Takai: DoD CIO can’t ‘mandate’ culture change

Trying to change the culture-driven patterns of IT spending in the military services by issuing edicts would not work, and should not work, the Pentagon\'s chie...

By Jared Serbu
Reporter
Federal News Radio

Like other federal CIOs, the Defense Department’s chief information officer has some new authority, thanks to an Office of Management and Budget memo issued earlier this month. But DoD’s CIO said she has no intention of managing the military services by edict. And the memo won’t change that.

Among other things, the OMB memo gave agency CIOs full authority over their commodity information technology spending. But Pentagon CIO Teri Takai said DoD is a large enterprise with effective CIOs in each of the military services. She has no intention of telling each service precisely how to allocate their IT dollars.

“I don’t have any illusion that it makes any sense for me to try to control the more than $38 billion we spend,” she said. “That’s a construct that would never work, and it shouldn’t work. The work that’s being done in the services is the real work, and it’s the work that closest to those that need to work done. It’s getting done very, very well. We’d like it to cost a little less, and we’d like it to be less painful, but I think it’s very important for us to know it’s getting done.”

Takai said even if she has the authority to mandate changes to many of the culture-driven IT spending decisions in the military services, issuing those mandates would be a bad idea. In a roundtable briefing with reporters at the Defense Information Systems Agency’s annual conference in Baltimore, she said her job is to understand the needs of the military services and try to meet them in a way that benefits DoD as an enterprise.

“Starting from the belief that no matter how much power you have, you can mandate [culture change], isn’t going to be successful in any sense,” she said. “Having said that, you do have to get to the point where as you establish what the enterprise should do, that there are directives. And in some cases, there are consequences for noncompliance for those things that are really critical.”

Takai said her office will take an active role in the oversight of DoD’s overall IT budget.
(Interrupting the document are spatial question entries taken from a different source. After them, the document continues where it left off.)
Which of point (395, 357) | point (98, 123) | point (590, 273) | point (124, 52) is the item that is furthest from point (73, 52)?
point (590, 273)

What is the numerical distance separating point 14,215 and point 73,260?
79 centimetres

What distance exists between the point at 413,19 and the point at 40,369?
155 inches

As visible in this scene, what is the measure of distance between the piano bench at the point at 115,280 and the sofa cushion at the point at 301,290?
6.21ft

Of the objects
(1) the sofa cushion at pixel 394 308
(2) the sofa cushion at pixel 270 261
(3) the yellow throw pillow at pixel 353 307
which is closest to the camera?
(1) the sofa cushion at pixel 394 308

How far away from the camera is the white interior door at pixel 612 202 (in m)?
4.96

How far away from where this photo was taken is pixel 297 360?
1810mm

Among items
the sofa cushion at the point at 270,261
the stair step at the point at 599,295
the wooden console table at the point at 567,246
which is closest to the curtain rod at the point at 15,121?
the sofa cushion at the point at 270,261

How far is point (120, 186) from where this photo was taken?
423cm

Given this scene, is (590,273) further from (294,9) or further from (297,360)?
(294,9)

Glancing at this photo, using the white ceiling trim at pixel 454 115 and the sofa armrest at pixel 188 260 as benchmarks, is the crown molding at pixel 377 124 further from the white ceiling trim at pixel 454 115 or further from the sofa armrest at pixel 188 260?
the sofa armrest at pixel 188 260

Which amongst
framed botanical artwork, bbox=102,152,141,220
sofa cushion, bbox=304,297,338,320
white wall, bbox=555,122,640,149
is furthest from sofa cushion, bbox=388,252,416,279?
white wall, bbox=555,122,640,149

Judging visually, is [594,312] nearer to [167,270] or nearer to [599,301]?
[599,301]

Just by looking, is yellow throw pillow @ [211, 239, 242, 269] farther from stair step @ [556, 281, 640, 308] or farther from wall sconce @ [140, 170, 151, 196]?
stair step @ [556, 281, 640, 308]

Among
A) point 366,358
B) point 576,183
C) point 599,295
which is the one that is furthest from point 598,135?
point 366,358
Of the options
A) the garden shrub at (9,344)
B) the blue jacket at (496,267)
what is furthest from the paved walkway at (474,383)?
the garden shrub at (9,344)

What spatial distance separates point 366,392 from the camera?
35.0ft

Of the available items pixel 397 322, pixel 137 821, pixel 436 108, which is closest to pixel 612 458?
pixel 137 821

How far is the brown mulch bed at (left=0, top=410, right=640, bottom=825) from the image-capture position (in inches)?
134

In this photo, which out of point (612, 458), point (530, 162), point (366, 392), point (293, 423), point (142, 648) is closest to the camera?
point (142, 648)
She said she and her staff are also working on forthcoming directives dealing with information assurance on mobile devices, as well as commercial cloud services. She said those directives would be pivotal for the department, but did not provide details.

Takai spoke with reporters just after she moderated a panel discussion with the CIOs of all four of DoD’s military services at the DISA conference. On the panel, she broached the topic of the Army’s new enterprise email system and the way email addresses on the new system look. Instead of army.mil, users addresses are now within the new mail.mil domain.

The Army designed the system that way because it wanted the DISA-provided service to be a joint enterprise from the beginning, said Lt. Gen. Susan Lawrence, the Army’s CIO.

She also knew going in that even the seemingly small matter of removing individual service identities from email addresses would be a tough sell to some of the other services, she said.

“We earned the title United States Marines, and we are damn proud of it,” said Brig. Gen. Kevin Nally, the Marines’ CIO, as he rose from his chair on the panel. “You can have at whatever dot-mil you want to have, but you’re not changing my culture.”

“I loved the fact that the Marines stood up and stated where they are,” Takai said following the panel. “That’s much better than saying, in the background, ‘she’s crazy and we’re not going to do it anyway.’ And so what we’ve established is an openness to have debates. I picked email addresses deliberately to talk about this morning, because I knew there wasn’t agreement. So the dialogue’s going to be around what the pros and cons are. What’s the benefit to the individual service, versus the pros and cons to an individual who has the ability to move around in DoD? What are the costs of all these email systems? What are the security implications? We’ll continue to have that debate.

Takai said she has no intention of issuing a mandate on enterprise email addressing schemes, nor will she order the rest of the services to get on board with the DISA private cloud email system, as the Army and several combatant commands have. She said she would rather see the services adopt it because they see value in it.

“Remember that enterprise email doesn’t necessarily mean that everybody goes to DISA. We have to get to a common identity management structure, we have to get to a common directory structure, we have to be able to collaborate. That’s really the infrastructure that’s critical here. We’re working with the Navy right now, to say, ‘what does that look like for Navy?’ My preference is to work through the technical details to get to our end objective, because when you do that, you don’t have to dictate. Otherwise, if I dictated something, I’m going to be the bad guy every time somebody’s Blackberry doesn’t work. That doesn’t get you to the end objective.”

Takai said DoD will be able to report back to OMB on the directives in this month’s memo with concrete progress even if she isn’t taking full control of the department’s IT dollars.

“The question that OMB is asking around strengthening the role of the CIO and getting more control over the operations isn’t just me,” she said. “It’s me in combination with the CIOs in the military services. You’re going to see us be able to report on all of these efficiency initiatives, and the second thing they’re expecting from us is better control of our programs. You see that in the techstat reporting and a number of the initiatives that have been laid out in our IT reform.”